## Required task
Copy the records below unchanged, except replace every occurrence of "metal roof" with "steel roof".

========

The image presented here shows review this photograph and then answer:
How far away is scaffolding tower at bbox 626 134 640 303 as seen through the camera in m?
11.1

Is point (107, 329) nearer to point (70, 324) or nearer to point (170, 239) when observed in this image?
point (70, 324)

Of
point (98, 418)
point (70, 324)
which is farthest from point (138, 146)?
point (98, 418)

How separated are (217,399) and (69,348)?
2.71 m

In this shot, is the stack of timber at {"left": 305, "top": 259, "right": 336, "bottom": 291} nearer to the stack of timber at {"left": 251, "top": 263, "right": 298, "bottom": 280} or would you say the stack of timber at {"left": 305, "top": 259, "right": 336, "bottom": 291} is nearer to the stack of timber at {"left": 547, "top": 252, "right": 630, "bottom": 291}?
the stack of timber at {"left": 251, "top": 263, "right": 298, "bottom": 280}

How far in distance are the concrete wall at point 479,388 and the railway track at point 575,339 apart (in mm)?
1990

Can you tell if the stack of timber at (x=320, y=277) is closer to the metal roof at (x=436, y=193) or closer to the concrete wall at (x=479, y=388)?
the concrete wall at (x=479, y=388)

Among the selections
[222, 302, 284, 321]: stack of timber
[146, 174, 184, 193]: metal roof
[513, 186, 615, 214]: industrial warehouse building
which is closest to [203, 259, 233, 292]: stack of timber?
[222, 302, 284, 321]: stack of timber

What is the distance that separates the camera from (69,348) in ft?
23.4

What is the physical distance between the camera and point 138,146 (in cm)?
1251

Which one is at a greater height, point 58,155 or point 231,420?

========

## Full output
The image presented here shows review this photograph and then answer:
How far away is scaffolding tower at bbox 626 134 640 303 as seen through the camera in m?
11.1

Is point (107, 329) nearer to point (70, 324) or nearer to point (170, 239) when observed in this image?
point (70, 324)

Of
point (98, 418)
point (70, 324)
which is farthest from point (138, 146)?
point (98, 418)

How separated are (217,399) and (69,348)?
2.71 m

In this shot, is the stack of timber at {"left": 305, "top": 259, "right": 336, "bottom": 291} nearer to the stack of timber at {"left": 251, "top": 263, "right": 298, "bottom": 280} or would you say the stack of timber at {"left": 305, "top": 259, "right": 336, "bottom": 291} is nearer to the stack of timber at {"left": 547, "top": 252, "right": 630, "bottom": 291}?
the stack of timber at {"left": 251, "top": 263, "right": 298, "bottom": 280}

How far in distance are the concrete wall at point 479,388 and the railway track at point 575,339 apart (in mm)?
1990

Can you tell if the stack of timber at (x=320, y=277) is closer to the steel roof at (x=436, y=193) or closer to the concrete wall at (x=479, y=388)?
the concrete wall at (x=479, y=388)

Among the selections
[222, 302, 284, 321]: stack of timber
[146, 174, 184, 193]: steel roof
[513, 186, 615, 214]: industrial warehouse building
which is closest to [203, 259, 233, 292]: stack of timber?
[222, 302, 284, 321]: stack of timber

What is the distance that separates the camera from (69,348) in ft?
23.4

What is the physical distance between the camera and point 138,146 (in cm)?
1251

Which one is at a greater height, point 58,155 or point 231,420?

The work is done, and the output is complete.